Policy gradient

Pieter Abbeel is such a great teacher.

We consider utility $U(\theta)$, dynamics $P$, reward $R$ and trajectories $\tau \in \mathcal D$.

Policy gradient aims to maximize the utility, under (semi-)supervision of reward.

\[U(\theta) = \sum_{\tau} P(\tau; \theta)\, R(\tau)\]

In microeconomics, the utility maximization problem is the problem consumers face: “How should I spend my money in order to maximize my utility?” It is a type of optimal decision problem.

Dynamics describe how the world will change, given previous state and action.

It can be any dynamics such as classical mechanics, fluid dynamics, ecnomics, etc, but oftentimes, the real-world is more complex than simple lines of abstract equations.

Vanilla policy gradient is free from the model (dynamics) of the world, as dervied below.

Taking the gradient w.r.t. $\theta$ gives :

\[\begin{aligned} \nabla_\theta U(\theta) &= \nabla_\theta \sum_{\tau} P(\tau; \theta) R(\tau) \\\\ &= \sum_{\tau} \nabla_\theta P(\tau; \theta) R(\tau) \\\\ &= \sum_{\tau} \frac{P(\tau; \theta)}{P(\tau; \theta)} \nabla_\theta P(\tau; \theta) R(\tau) \\\\ &= \sum_{\tau} P(\tau; \theta) \frac{\nabla_\theta P(\tau; \theta)}{P(\tau; \theta)} R(\tau) \\\\ &= \sum_{\tau} P(\tau; \theta) \nabla_\theta \log P(\tau; \theta) R(\tau) \end{aligned}\]

Approximate with the empirical estimate for $m$ sample paths under policy $\pi_\theta$ :

$$ \nabla_\theta U(\theta) \approx \hat{g} = \frac{1}{m} \sum_{i=1}^m \nabla_\theta \log P(\tau^{(i)}; \theta) R(\tau^{(i)}) $$

The average is Monte-carlo estimation, and practically, single sample $m=1$ is used.

Introducing the concept of “control”, i.e. action under stochastic policy $\pi$, we can decompse trajectory into state $s$ and action $u$.

You might read it as, “the probability of observing $s_{t+1}$ by taking an action at a state”.

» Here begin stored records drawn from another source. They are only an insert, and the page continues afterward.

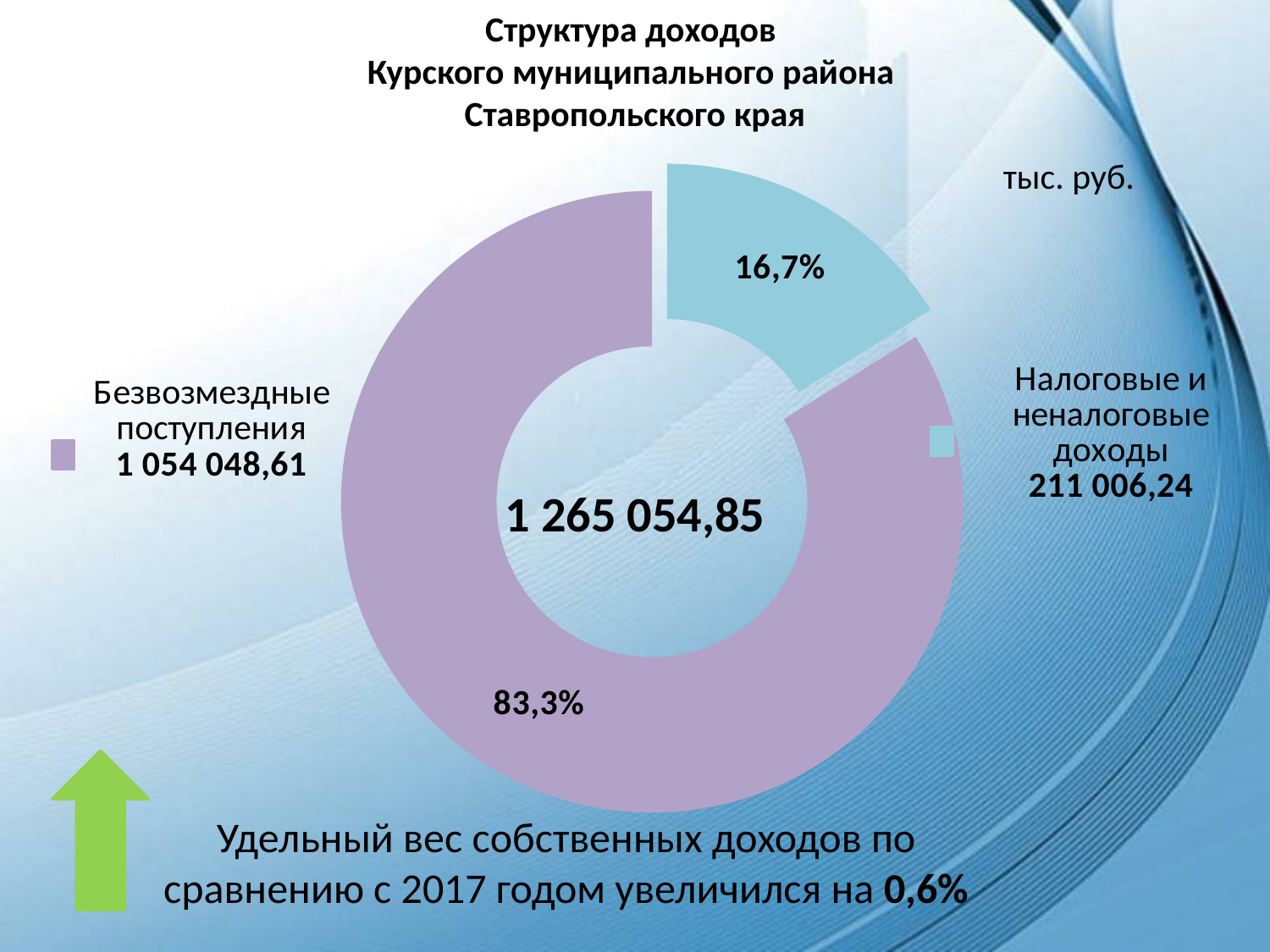
What share of the chart does Безвозмездные поступления take? 83,3% Which is larger: Безвозмездные поступления or Налоговые и неналоговые доходы? Безвозмездные поступления What is the value for Безвозмездные поступления? 1 054 048,61 What share of the chart does Налоговые и неналоговые доходы take? 16,7% How many categories does the chart show? 2 What kind of chart is shown on the slide? Pie (donut) chart Which category has the smallest share of the chart? Налоговые и неналоговые доходы What total value is shown in the centre of the chart? 1 265 054,85 What unit of measurement is indicated for the chart values? тыс. руб. Which category has the largest share of the chart? Безвозмездные поступления What colour is the slice for Налоговые и неналоговые доходы? Light blue What is the value for Налоговые и неналоговые доходы? 211 006,24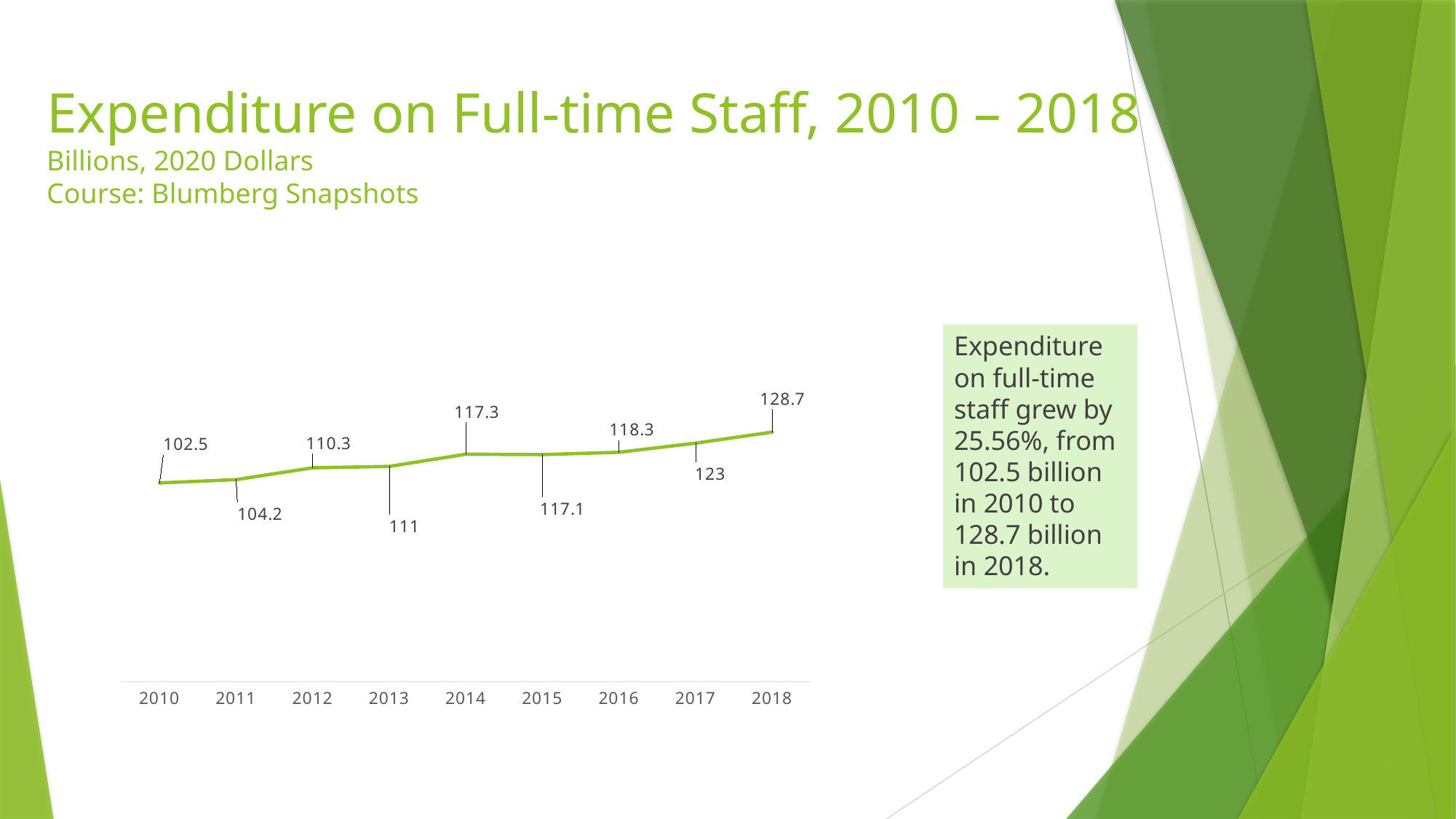
Which year has the lowest expenditure on full-time staff? 2010 What is the expenditure on full-time staff in 2014? 117.3 What is the expenditure on full-time staff in 2010? 102.5 What is the expenditure on full-time staff in 2013? 111 What is the difference between the expenditure in 2012 and in 2011? 6.1 What is the difference between the expenditure in 2018 and in 2010? 26.2 What kind of chart is shown on the slide? Line chart Which year has the larger expenditure, 2014 or 2015? 2014 Which year has the highest expenditure on full-time staff? 2018 What is the expenditure on full-time staff in 2017? 123 How many years are plotted on the chart? 9 Does expenditure on full-time staff generally rise or fall from 2010 to 2018? Rise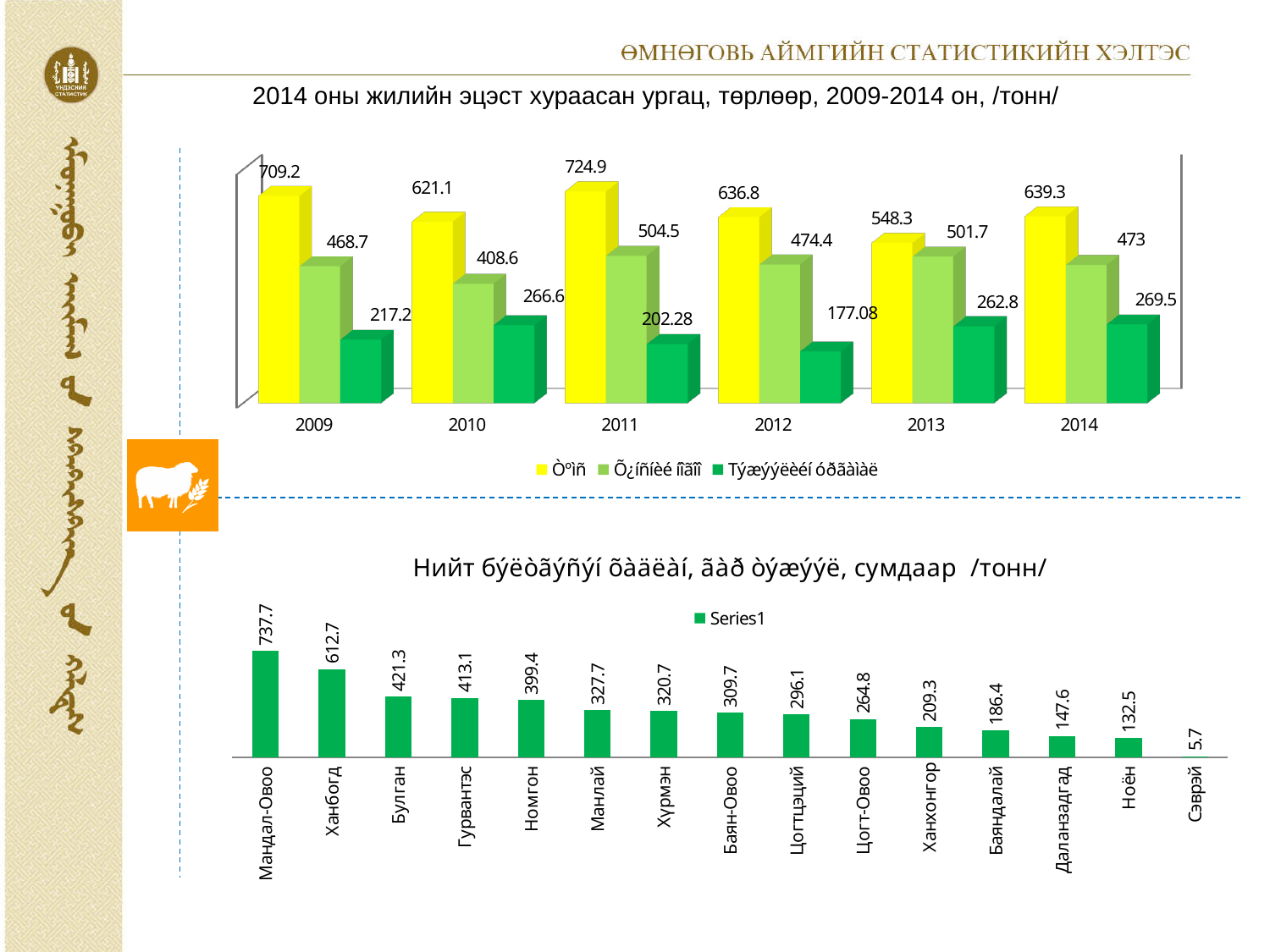
In the bottom chart (by soum), which is larger, the value for Номгон or the value for Манлай? Номгон In the top chart (2009-2014 by year), what is the value of the dark green bar for 2012? 177.08 In the top chart (2009-2014 by year), what is the difference between the yellow bar and the light green bar in 2014? 166.3 In the bottom chart (by soum), what is the value for Ханбогд? 612.7 In the top chart (2009-2014 by year), what is the value of the light green bar for 2013? 501.7 In the top chart (2009-2014 by year), which year has the highest yellow bar? 2011 In the top chart (2009-2014 by year), which year has the lowest dark green bar? 2012 In the top chart (2009-2014 by year), how many years are shown on the x axis? 6 In the bottom chart (by soum), which soum has the lowest value? Сэврэй In the top chart (2009-2014 by year), what is the value of the yellow bar for 2011? 724.9 In the bottom chart (by soum), how many soums are shown? 15 In the top chart (2009-2014 by year), how many series does the legend list? 3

$$ \begin{aligned} \nabla_\theta \log P(\tau^{(i)}; \theta) &= \nabla_\theta \log \left[ \prod_{t=0}^{H} \underbrace{P(s_{t+1}^{(i)} \mid s_t^{(i)}, u_t^{(i)})}_{\text{dynamics model}} \cdot \underbrace{\pi_\theta(u_t^{(i)} \mid s_t^{(i)})}_{\text{policy}} \right] \\\\ &= \nabla_\theta \left[ \sum_{t=0}^{H} \log P(s_{t+1}^{(i)} \mid s_t^{(i)}, u_t^{(i)}) + \sum_{t=0}^{H} \log \pi_\theta(u_t^{(i)} \mid s_t^{(i)}) \right] \\\\ &= \nabla_\theta \sum_{t=0}^{H} \log \pi_\theta(u_t^{(i)} \mid s_t^{(i)}) \\\\ &= \sum_{t=0}^{H} \underbrace{ \nabla_\theta \log \pi_\theta(u_t^{(i)} \mid s_t^{(i)}) }_{\text{no dynamics model required!!}} \end{aligned} $$

Under parameterization of the policy, the dynamics model is cancelled out and the utility function solely depends on policy and reward function.

The gradient tries to increase probability of paths with positive $R$, and vice versa.

However, the high variance of the observed rewards $R$ leads to high variance in policy gradient, making it unstable.

To solve this, baseline $b$ is introduced, lowering the variance but making the gradient estimator still unbiased.

Improving from constant baseline substraction, value function is adopted and actor-critic methods emerged, GAE, TRPO and PPO, so on.